:: ASSIGNMENT 1 ::
Condense the paragraph in the pants-shopping account that begins "Although I own size 34 pants already" into a few sentences, keeping its main facts.
:: ASSIGNMENT 2 ::
Resume the pants-shopping account with a short paragraph that follows on from its last sentence.

Many places closed their dressing rooms. At one retailer, you’d think it was because of coronavirus fears. They have a sign to let us know that the dressing rooms are closed so that staff can clean in other areas. (Not because the rooms will be dirty.)
Although I own size 34 pants already, I wanted to try another brand. Lee, if you’re curious. I found some in size 34/30. The fitting rooms were still closed. Because I was in a mood, I pulled a cart over by the fitting room area. I blocked the alcove with the cart and then took my work pants off and then tried on the new pair. They fit perfectly. As I pulled them up, an employee walked by, looked at me, and then rolled her eyes at me. I laughed.
I bought the pants.
More importantly, I amused myself doing so. It’s probable that the security cameras caught me trying on pants in the closed fitting room area. As I walked up to check myself out at the kiosk registers, I half-hoped someone would approach me and question me about not using a fitting room to try on my pants. While I didn’t know what I might say, I knew that I wouldn’t be embarrassed, even if footage of me got aired on the nightly news.

:: RECORDS ::

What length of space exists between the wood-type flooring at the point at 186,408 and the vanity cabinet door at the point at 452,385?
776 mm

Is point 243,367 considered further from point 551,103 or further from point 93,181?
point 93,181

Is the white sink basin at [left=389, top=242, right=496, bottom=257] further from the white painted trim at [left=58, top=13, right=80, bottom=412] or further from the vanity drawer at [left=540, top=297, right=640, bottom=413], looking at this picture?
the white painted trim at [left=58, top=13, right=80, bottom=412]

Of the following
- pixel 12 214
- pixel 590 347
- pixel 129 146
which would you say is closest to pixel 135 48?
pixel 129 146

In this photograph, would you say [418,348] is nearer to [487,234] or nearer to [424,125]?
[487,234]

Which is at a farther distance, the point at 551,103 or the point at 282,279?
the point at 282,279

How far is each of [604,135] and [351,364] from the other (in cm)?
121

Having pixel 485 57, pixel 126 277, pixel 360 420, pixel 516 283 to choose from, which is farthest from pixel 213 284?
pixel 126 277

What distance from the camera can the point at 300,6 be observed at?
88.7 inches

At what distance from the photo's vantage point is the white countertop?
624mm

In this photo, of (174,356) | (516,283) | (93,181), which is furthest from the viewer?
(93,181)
...
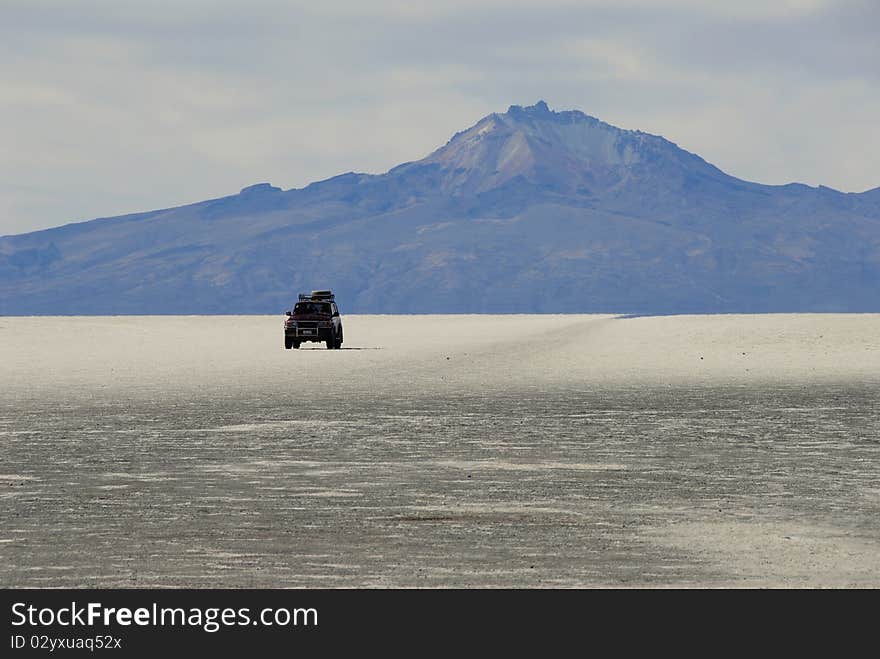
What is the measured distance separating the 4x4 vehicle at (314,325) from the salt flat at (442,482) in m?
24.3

:: EXERCISE OUTPUT 1 ::
Though I already owned size 34 pants, I wanted to try another brand, Lee, and found a pair in 34/30. Since the fitting rooms were still closed, I blocked the alcove with a cart, took off my work pants, and tried on the new ones, which fit perfectly. An employee walking by rolled her eyes at me, and I laughed.

:: EXERCISE OUTPUT 2 ::
There’s a pandemic going on. I don’t think seeing Danny DeVito, albeit thinner, in underwear is any more shocking than seeing someone in a bikini. Now that I’m thinking about it, your local retailer is full of life-size posters of people half-dressed. Take a look next time if you’ve grown accustomed to seeing it, especially in the women’s section. Just don’t take pictures or they will definitely escort you out of the place.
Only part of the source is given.